Besides boosting Israel's international standing at a time when it is under criticism for its stands in the long-stalled Mideast peace negotiations (see analysis on page 9), the effort in Kenya has helped add to the Israeli rescue unit's global reputation.

The military unit that came to the rescue at the site of the bombed U.S. Embassy in Kenya traces its origins to a 1982 tragedy in Lebanon. On the morning of Nov. 11, 1982, a giant blast rocked the southern Lebanese town of Tyre. The blast decimated a seven-story building that had served as the Israel Defense Force command there, turning it into a 25-foot pile of ruins that buried some 127 Israeli security personnel and 33 Arab detainees.

After intensive rescue efforts, the final death toll reached 89, 76 of them Israelis.

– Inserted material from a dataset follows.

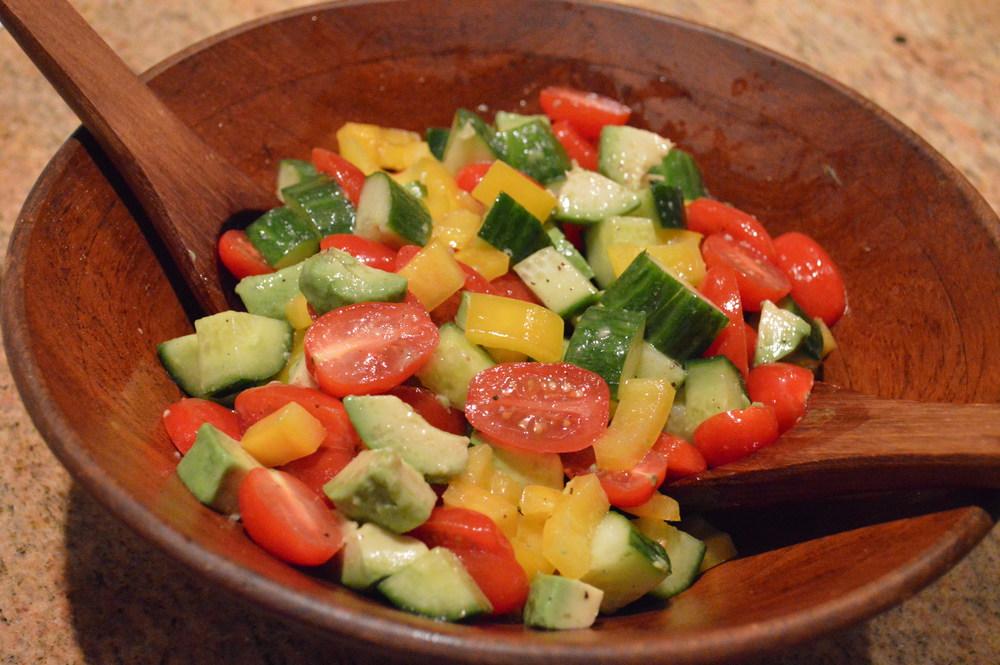 LaurenSchwaiger-healthy-life-style-blog-chunky-salad.jpg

"We came there as individuals, civil defense soldiers who happened to be in the vicinity," reserve Col. Gavriel Rappaport recalled this week. Although no efforts were spared to find survivors, rescue work at the time lacked planning and organization. As a result, Rappaport was ordered by then-Chief of Staff Rafael Eitan to set up a new body, the IDF's Rescue Unit.

"I interviewed 1,500 soldiers, and eventually selected 300 who became the skeleton of the new unit," Rappaport told JTA. They included regular soldiers as well as reserve soldiers with engineering and technical backgrounds.

"The first criterion was motivation," then professional capabilities, said Rappaport.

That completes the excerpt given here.